## Tasks
(A) In the tribunal decision excerpt, why did Mr Demming's skeleton argument say that section 44(1)(a) is not engaged?
(B) Repeat the part of the tribunal decision excerpt that opens with the words containing "10. The skeleton" and closes with "are none here.".
(C) List every abbreviation that the tribunal decision excerpt introduces in parentheses, each with the term it stands for.

═══ Passage for review ═══

8. The hearing was held remotely by cloud video platform (CVP). The Tribunal was satisfied that it was fair and just to conduct the hearing in this way. The Appeal

9. Mr Demming appealed the decision to the Tribunal on 9 July 2025. He gave the following grounds for his appeal: “On 29 November 2024, I made a request to HM Revenue and Customs (HMRC) under the Freedom of Information Act 2000 (FOIA) for anonymised corporation tax return data (CT600). My request explicitly required that all direct identifiers be removed and that any other data fields which pose a risk of re-identification be excluded, in accordance with the Information Commissioner's own Anonymisation Code of Practice. HMRC refused the request under section 44(1) (a) FOIA, citing section 23 of the Commissioners for Revenue and Customs Act 2005 (CRCA). The Information Commissioner upheld HMRC's reliance on this prohibition. I contend that this decision is legally flawed for the reasons set out in my attached Skeleton Argument and supporting documentation.”

10. The skeleton argument which was submitted with his appeal submitted that anonymised CT600 data does not relate to an identifiable person so the statutory prohibition in section 23 of CRCA does not bite and section 44(1) (a) is not engaged. He argued that the FOIA right to access information prevails, subject only to relevant qualified exemptions, of which there are none here.

═══ Available data ═══

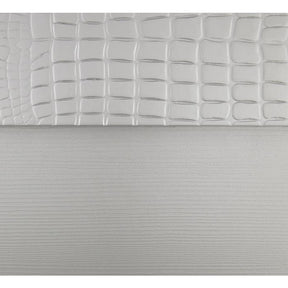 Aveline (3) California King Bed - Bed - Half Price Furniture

═══

## Exercise results
(A) It said that anonymised CT600 data does not relate to an identifiable person. The statutory prohibition in section 23 of CRCA therefore does not apply, so section 44(1)(a) is not engaged.

(B)
10. The skeleton argument which was submitted with his appeal submitted that anonymised CT600 data does not relate to an identifiable person so the statutory prohibition in section 23 of CRCA does not bite and section 44(1) (a) is not engaged. He argued that the FOIA right to access information prevails, subject only to relevant qualified exemptions, of which there are none here.

(C)
- CVP: cloud video platform
- HMRC: HM Revenue and Customs
- FOIA: Freedom of Information Act 2000
- CT600: corporation tax return data
- CRCA: Commissioners for Revenue and Customs Act 2005